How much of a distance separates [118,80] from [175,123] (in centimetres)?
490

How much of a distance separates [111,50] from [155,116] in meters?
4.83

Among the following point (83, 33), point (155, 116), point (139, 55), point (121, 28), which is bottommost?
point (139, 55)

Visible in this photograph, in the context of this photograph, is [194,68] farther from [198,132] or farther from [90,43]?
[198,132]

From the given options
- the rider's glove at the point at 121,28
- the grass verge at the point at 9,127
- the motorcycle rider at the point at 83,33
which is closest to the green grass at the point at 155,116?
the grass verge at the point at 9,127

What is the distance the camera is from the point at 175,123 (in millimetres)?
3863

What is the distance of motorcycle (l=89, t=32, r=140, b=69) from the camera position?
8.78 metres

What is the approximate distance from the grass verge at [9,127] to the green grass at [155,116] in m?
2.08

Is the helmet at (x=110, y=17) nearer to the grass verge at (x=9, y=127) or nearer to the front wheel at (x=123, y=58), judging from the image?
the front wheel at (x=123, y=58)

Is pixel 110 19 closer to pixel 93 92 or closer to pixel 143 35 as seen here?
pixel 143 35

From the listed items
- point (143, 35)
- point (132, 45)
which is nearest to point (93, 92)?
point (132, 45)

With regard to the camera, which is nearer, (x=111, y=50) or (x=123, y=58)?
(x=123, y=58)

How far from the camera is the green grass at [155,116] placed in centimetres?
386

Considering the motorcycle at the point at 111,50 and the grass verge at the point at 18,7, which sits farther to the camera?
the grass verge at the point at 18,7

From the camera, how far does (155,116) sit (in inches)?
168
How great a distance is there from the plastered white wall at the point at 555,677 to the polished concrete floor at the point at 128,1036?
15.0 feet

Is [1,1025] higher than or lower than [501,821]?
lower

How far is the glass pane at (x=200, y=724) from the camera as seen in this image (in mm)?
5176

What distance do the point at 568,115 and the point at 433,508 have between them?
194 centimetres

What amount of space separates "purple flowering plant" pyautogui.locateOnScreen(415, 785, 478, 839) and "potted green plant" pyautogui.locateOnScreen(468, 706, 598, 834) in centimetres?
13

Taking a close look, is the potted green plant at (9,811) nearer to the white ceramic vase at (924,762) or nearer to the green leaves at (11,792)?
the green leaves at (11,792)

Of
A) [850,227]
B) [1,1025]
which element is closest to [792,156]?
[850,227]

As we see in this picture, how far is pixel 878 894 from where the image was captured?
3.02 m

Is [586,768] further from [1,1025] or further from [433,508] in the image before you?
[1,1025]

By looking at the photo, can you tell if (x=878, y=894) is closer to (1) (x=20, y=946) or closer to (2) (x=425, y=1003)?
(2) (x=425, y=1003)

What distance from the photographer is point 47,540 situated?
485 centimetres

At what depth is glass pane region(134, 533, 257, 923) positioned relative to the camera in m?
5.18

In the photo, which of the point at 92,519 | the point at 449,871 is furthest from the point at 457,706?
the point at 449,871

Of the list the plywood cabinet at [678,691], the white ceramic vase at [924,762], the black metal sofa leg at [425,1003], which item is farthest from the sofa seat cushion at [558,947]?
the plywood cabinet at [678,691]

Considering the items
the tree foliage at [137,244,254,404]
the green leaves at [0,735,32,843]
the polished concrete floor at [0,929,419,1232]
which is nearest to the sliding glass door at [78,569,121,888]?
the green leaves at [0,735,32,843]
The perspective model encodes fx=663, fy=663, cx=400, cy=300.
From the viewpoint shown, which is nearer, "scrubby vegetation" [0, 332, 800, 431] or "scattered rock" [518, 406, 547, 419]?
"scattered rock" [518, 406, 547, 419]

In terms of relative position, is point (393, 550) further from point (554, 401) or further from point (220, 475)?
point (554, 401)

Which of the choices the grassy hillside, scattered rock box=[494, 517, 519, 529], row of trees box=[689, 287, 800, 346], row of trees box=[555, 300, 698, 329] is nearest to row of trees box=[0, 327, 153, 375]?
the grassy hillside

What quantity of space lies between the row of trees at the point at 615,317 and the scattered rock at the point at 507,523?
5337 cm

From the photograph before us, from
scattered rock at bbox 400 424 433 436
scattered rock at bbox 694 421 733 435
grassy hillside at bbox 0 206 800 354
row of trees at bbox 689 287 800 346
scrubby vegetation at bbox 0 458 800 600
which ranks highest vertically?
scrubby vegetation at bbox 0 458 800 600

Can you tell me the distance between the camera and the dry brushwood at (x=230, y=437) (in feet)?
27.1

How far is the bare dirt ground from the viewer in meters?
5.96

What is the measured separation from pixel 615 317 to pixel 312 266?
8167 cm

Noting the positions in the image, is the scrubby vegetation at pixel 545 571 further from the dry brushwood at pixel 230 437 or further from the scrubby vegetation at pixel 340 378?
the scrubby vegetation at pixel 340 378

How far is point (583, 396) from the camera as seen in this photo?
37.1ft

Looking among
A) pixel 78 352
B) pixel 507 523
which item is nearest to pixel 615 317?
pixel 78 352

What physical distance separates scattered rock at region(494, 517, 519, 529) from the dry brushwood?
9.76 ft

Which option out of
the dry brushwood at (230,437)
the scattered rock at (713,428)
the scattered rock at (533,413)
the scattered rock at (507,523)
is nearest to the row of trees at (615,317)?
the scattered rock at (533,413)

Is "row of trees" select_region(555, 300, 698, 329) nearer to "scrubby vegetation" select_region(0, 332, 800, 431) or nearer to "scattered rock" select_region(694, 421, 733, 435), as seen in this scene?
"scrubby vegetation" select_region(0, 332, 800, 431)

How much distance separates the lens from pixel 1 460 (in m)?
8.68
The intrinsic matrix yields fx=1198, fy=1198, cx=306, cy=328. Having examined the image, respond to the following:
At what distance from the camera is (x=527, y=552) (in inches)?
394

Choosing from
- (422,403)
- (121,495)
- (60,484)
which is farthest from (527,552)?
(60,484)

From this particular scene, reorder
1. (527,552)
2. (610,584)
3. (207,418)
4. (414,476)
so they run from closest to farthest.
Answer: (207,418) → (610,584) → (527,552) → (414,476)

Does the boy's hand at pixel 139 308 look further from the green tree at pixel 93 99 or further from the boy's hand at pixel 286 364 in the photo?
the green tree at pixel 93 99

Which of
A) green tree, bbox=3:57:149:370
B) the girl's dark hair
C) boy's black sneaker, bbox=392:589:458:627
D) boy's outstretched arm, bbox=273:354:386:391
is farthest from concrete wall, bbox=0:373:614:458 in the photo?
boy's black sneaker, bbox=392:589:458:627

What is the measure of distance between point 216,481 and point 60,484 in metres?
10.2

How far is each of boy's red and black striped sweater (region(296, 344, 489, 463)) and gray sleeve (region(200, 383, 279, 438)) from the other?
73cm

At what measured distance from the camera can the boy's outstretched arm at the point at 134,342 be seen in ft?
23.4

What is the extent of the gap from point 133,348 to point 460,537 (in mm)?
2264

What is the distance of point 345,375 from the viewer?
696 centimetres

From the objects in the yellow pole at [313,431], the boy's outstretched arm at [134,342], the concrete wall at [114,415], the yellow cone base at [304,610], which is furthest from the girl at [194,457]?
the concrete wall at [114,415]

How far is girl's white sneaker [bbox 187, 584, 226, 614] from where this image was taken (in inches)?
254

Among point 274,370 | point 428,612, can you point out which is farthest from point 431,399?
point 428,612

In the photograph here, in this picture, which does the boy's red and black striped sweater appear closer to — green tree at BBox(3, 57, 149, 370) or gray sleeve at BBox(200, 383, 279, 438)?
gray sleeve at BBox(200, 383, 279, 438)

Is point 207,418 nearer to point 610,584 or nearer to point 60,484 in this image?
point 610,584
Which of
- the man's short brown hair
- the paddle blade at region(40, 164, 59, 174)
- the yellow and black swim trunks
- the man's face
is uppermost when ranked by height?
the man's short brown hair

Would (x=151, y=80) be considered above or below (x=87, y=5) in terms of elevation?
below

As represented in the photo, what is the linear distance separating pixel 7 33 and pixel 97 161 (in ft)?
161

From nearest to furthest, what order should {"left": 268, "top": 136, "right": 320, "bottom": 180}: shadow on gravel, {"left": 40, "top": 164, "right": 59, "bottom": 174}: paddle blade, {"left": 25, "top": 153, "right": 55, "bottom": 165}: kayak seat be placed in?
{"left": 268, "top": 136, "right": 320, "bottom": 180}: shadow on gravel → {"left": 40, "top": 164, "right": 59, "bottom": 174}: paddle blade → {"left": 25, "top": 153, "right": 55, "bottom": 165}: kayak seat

• [What is asked]: Express the lines of the rows above, from the line containing "Is [586,768] further" through the line containing "485 centimetres", inclusive, as a Markdown table with the columns No. and Text, numbering each line and omitting blank lines.

• [Answer]:
| No. | Text |
|---|---|
| 1 | Is [586,768] further from [1,1025] or further from [433,508] in the image before you? |
| 2 | [1,1025] |
| 3 | By looking at the photo, can you tell if (x=878, y=894) is closer to (1) (x=20, y=946) or closer to (2) (x=425, y=1003)? |
| 4 | (2) (x=425, y=1003) |
| 5 | What distance from the photographer is point 47,540 situated? |
| 6 | 485 centimetres |